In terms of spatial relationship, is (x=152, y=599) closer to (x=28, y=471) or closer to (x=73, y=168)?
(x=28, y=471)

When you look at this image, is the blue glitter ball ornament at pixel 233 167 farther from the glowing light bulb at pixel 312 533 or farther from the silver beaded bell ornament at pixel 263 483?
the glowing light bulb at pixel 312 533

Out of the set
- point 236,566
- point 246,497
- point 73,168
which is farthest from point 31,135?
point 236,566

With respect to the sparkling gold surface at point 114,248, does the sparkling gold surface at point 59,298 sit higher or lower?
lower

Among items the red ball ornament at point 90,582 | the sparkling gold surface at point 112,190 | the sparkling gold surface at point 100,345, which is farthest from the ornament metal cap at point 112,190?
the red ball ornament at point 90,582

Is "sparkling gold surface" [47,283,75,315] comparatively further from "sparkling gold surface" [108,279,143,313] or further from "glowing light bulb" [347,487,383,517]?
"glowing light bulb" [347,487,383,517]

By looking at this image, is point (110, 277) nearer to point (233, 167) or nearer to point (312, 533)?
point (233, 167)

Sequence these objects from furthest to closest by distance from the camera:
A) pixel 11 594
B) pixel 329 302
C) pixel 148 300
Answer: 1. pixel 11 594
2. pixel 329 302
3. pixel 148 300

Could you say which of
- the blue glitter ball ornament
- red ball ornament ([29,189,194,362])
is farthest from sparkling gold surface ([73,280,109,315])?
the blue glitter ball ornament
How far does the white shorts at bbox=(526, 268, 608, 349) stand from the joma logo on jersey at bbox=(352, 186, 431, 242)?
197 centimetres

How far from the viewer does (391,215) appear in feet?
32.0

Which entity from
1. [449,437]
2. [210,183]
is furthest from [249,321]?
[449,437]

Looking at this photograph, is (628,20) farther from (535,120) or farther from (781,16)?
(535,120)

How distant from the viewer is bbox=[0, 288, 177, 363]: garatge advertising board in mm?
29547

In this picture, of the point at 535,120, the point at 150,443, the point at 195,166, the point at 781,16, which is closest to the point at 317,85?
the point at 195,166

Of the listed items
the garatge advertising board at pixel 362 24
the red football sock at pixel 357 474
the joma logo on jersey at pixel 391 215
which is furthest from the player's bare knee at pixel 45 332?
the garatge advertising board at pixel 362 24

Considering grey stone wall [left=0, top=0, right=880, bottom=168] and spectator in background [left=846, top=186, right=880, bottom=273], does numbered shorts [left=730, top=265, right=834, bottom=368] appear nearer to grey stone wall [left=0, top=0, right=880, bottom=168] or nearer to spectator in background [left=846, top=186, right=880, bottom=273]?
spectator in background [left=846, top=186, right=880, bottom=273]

○ ○ ○ ○ ○

[Your instructions] Reproduce all of the material above line for line, with no change to any word, number or mark.

[Exercise result]
In terms of spatial relationship, is (x=152, y=599) closer to (x=28, y=471) or closer to (x=73, y=168)?
(x=28, y=471)

When you look at this image, is the blue glitter ball ornament at pixel 233 167 farther from the glowing light bulb at pixel 312 533 or farther from the silver beaded bell ornament at pixel 263 483?
the glowing light bulb at pixel 312 533

Out of the set
- point 236,566
- point 246,497
- point 73,168
which is farthest from point 31,135?
point 236,566

With respect to the sparkling gold surface at point 114,248, does the sparkling gold surface at point 59,298 sit higher or lower?
lower

Among items the red ball ornament at point 90,582 | the sparkling gold surface at point 112,190 | the sparkling gold surface at point 100,345, which is farthest from the ornament metal cap at point 112,190?
the red ball ornament at point 90,582

Is "sparkling gold surface" [47,283,75,315] comparatively further from "sparkling gold surface" [108,279,143,313] or further from "glowing light bulb" [347,487,383,517]?
"glowing light bulb" [347,487,383,517]

By looking at this image, is point (110, 277) nearer to point (233, 167) or nearer to point (312, 533)?
point (233, 167)

Sequence these objects from furthest to closest by distance from the camera:
A) pixel 11 594
B) pixel 329 302
C) pixel 148 300
Answer: 1. pixel 11 594
2. pixel 329 302
3. pixel 148 300

Could you say which of
- the blue glitter ball ornament
- red ball ornament ([29,189,194,362])
is farthest from sparkling gold surface ([73,280,109,315])?
the blue glitter ball ornament
How far does the white shorts at bbox=(526, 268, 608, 349) stand from the joma logo on jersey at bbox=(352, 186, 431, 242)?
197 centimetres

How far from the viewer does (391,215) appear in feet?
32.0

Which entity from
1. [449,437]
2. [210,183]
is furthest from [249,321]?
[449,437]

Looking at this photograph, is (628,20) farther from (535,120) or farther from (781,16)?
(535,120)

How distant from the viewer is bbox=[0, 288, 177, 363]: garatge advertising board in mm?
29547

In this picture, of the point at 535,120, the point at 150,443, the point at 195,166, the point at 781,16, which is closest to the point at 317,85?
the point at 195,166

Of the listed items
the garatge advertising board at pixel 362 24
the red football sock at pixel 357 474
the joma logo on jersey at pixel 391 215
which is furthest from the player's bare knee at pixel 45 332?
the garatge advertising board at pixel 362 24

Considering grey stone wall [left=0, top=0, right=880, bottom=168] and spectator in background [left=846, top=186, right=880, bottom=273], does numbered shorts [left=730, top=265, right=834, bottom=368] appear nearer to grey stone wall [left=0, top=0, right=880, bottom=168] or nearer to spectator in background [left=846, top=186, right=880, bottom=273]?
spectator in background [left=846, top=186, right=880, bottom=273]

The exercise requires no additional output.